L’autre acquis, non moins audacieux, à mettre à l’actif du gouvernement de Abdallah Ibrahim qui avait nargué les autorités françaises, fut l’affranchissement du Maroc de la zone franc, et la création, le 17 octobre 1959, du dirham. Encore que l’empreinte de Abderrahim Bouabid, ministre de l’Economie et des Finances, dans cette mesure, était patente. Tout comme dans la création de la CDG, de la BMCE ou encore de la BNDE. Mais l’histoire a retenu aussi quelques revers du passage au gouvernement de cet homme droit et intègre : l’interdiction du parti communiste marocain (PCM) en était un, qu’on ne lui a jamais pardonné.

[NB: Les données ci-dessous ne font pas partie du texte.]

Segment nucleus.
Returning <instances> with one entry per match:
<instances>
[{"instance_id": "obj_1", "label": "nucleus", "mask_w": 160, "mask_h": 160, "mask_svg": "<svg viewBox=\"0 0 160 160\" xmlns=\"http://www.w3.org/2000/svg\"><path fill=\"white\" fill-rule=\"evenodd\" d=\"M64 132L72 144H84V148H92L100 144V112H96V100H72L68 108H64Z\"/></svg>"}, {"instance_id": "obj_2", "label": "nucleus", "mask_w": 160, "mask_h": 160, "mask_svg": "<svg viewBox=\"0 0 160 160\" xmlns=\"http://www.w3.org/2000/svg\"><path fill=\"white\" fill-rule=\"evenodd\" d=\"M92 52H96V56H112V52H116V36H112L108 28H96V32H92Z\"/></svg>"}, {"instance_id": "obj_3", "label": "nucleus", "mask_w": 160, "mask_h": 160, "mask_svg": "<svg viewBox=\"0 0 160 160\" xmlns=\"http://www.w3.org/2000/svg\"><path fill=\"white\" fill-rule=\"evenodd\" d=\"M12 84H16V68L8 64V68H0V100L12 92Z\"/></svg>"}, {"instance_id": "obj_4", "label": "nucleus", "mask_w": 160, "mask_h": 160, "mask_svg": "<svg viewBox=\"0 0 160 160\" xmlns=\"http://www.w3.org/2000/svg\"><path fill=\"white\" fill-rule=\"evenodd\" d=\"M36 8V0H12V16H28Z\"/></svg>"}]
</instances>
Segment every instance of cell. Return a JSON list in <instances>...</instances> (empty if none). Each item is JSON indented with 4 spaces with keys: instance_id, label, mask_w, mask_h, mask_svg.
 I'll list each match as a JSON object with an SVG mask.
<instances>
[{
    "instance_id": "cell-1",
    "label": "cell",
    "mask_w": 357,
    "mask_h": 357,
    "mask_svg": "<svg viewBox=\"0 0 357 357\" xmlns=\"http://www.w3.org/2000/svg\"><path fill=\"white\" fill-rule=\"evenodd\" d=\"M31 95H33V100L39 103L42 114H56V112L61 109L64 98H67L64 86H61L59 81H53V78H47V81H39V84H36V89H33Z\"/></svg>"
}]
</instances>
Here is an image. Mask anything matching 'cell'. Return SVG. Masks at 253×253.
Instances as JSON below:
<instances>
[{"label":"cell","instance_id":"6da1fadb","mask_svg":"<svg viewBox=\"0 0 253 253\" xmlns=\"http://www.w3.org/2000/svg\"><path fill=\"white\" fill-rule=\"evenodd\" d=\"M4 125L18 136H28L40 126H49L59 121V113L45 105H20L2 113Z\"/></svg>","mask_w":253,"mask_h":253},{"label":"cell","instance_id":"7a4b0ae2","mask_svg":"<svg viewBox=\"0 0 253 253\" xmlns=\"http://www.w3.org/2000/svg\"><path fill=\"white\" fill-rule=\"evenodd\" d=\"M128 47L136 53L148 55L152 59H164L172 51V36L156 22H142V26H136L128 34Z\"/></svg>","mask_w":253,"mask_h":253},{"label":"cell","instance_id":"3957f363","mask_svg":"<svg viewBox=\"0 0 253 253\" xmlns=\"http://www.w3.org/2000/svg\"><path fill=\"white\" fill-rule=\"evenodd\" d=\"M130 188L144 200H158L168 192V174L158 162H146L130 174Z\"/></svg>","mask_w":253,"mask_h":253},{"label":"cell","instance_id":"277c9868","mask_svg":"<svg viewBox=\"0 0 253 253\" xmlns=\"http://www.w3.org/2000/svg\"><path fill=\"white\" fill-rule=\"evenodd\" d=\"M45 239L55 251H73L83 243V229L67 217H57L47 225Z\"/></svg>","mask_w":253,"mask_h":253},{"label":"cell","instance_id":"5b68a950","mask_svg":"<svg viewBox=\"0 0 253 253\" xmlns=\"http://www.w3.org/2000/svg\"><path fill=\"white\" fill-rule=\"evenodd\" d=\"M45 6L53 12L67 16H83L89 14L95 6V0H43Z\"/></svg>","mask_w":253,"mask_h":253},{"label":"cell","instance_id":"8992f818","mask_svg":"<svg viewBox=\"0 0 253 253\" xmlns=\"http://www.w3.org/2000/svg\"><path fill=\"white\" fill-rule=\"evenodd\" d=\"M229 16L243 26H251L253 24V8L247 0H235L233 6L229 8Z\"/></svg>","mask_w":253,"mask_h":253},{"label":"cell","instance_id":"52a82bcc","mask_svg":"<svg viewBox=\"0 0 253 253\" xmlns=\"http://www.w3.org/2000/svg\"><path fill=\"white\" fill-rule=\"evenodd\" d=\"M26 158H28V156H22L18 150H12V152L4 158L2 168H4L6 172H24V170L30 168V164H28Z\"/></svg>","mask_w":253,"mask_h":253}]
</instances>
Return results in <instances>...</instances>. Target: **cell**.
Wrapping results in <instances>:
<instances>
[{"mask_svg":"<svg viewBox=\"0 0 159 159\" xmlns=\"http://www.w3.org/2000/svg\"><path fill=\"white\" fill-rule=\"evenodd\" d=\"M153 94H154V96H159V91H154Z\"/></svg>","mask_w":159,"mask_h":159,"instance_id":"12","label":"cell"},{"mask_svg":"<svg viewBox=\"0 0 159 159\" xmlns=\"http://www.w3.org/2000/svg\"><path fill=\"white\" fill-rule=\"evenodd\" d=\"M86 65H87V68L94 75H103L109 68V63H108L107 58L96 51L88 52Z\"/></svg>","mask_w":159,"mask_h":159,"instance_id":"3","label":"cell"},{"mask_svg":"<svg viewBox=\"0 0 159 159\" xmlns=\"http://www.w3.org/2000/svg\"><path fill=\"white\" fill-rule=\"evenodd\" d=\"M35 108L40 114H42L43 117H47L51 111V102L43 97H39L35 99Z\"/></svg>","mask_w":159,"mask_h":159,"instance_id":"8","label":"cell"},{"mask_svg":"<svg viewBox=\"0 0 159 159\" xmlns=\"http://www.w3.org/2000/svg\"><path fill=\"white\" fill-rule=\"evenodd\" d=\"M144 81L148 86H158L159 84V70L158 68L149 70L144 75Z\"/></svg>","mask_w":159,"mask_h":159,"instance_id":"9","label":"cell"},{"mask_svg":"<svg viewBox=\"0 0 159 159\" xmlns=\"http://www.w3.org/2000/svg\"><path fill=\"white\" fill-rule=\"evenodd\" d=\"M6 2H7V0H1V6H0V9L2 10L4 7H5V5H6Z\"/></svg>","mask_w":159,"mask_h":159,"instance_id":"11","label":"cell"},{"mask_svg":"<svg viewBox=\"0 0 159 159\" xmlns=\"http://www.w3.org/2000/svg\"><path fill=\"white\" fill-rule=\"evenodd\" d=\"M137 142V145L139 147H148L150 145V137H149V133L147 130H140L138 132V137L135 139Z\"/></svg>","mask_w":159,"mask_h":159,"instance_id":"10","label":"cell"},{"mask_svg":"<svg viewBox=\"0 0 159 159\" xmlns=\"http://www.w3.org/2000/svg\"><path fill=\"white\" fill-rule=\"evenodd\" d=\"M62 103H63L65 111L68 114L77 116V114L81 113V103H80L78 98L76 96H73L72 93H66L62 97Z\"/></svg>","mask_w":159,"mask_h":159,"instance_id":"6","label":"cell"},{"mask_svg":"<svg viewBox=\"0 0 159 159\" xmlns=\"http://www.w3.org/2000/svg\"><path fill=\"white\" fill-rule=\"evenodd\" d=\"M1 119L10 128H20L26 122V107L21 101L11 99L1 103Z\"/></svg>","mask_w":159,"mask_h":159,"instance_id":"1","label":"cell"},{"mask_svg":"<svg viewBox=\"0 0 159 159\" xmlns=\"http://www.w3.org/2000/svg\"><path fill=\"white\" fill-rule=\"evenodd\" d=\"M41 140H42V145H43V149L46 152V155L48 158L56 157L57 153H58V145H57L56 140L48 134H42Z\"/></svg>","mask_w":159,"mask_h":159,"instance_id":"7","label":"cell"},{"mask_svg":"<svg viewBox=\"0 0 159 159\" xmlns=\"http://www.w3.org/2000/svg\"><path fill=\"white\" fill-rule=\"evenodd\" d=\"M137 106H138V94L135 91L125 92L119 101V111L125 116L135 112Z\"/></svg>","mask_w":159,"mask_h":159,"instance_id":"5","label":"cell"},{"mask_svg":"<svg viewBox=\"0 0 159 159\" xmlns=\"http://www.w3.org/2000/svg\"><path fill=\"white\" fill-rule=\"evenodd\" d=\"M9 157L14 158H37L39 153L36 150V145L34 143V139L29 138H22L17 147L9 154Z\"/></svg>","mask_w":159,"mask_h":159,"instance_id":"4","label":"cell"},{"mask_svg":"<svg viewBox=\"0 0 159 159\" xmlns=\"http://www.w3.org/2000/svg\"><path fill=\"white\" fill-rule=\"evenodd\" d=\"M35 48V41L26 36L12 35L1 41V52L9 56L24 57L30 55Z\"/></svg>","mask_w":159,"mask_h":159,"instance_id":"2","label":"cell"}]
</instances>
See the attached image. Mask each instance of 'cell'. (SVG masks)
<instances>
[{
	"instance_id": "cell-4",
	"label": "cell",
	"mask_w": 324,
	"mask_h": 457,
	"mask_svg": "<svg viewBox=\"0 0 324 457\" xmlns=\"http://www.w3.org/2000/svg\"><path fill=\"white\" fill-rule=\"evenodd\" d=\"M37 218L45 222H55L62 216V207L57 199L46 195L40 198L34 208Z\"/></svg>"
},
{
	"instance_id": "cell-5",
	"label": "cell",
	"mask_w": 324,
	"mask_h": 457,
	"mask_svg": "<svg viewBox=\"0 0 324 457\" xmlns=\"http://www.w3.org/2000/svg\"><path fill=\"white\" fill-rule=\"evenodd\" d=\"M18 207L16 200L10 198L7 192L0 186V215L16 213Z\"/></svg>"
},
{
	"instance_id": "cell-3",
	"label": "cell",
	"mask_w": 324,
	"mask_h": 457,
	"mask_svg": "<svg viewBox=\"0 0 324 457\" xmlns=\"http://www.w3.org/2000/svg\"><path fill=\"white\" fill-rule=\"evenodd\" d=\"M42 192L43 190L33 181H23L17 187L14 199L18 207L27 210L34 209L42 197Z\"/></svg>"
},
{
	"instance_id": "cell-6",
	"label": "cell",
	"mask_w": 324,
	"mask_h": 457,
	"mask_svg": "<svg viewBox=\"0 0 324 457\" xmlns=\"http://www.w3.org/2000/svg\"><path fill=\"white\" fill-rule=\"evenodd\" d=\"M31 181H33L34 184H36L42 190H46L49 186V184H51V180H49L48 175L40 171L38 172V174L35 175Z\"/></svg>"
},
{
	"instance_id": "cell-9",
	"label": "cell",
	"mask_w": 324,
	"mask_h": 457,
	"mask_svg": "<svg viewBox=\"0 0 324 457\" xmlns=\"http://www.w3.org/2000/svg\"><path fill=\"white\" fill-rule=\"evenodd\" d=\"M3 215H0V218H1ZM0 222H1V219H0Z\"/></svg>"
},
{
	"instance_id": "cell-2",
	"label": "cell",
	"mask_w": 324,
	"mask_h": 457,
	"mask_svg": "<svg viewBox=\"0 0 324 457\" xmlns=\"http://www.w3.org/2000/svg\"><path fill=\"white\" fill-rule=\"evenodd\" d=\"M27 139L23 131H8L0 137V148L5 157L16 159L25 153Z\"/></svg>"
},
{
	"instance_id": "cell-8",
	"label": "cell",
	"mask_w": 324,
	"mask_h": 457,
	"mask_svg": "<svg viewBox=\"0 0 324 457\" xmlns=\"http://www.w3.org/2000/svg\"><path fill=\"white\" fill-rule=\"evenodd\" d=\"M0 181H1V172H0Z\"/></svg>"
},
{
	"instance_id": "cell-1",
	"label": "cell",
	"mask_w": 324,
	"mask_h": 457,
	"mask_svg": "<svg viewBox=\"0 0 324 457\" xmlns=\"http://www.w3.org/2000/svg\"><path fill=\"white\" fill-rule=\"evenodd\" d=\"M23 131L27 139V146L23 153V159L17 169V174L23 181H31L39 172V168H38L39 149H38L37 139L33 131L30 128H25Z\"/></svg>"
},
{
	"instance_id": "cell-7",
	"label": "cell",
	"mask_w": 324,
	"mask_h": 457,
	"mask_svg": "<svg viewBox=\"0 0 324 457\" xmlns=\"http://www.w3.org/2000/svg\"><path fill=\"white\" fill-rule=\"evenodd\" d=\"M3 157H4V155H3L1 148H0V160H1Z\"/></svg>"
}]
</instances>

Il faut dire que Abdallah Ibrahim était un homme foncièrement démocrate, qui abhorrait la confrontation. Dès le deuxième congrès de l’UNFP, réuni en 1962, il prit ses distances avec l’aile radicale du parti, désormais contrôlée par Mehdi Ben Barka, abderrahman Youssoufi ou encore Fkih Basri. Il assistera, passif, à la scission opérée par Bouabid, en 1972, et à la création de l’USFP, en 1975, qui sonneront le glas de sa carrière politique. Il se tourna alors vers ses étudiants, se consacra à son travail académique et à ses recherches, snobant les avatars de la politique, hormis l’UNFP moribonde aux destinées de laquelle il a présidé jusqu’à sa mort.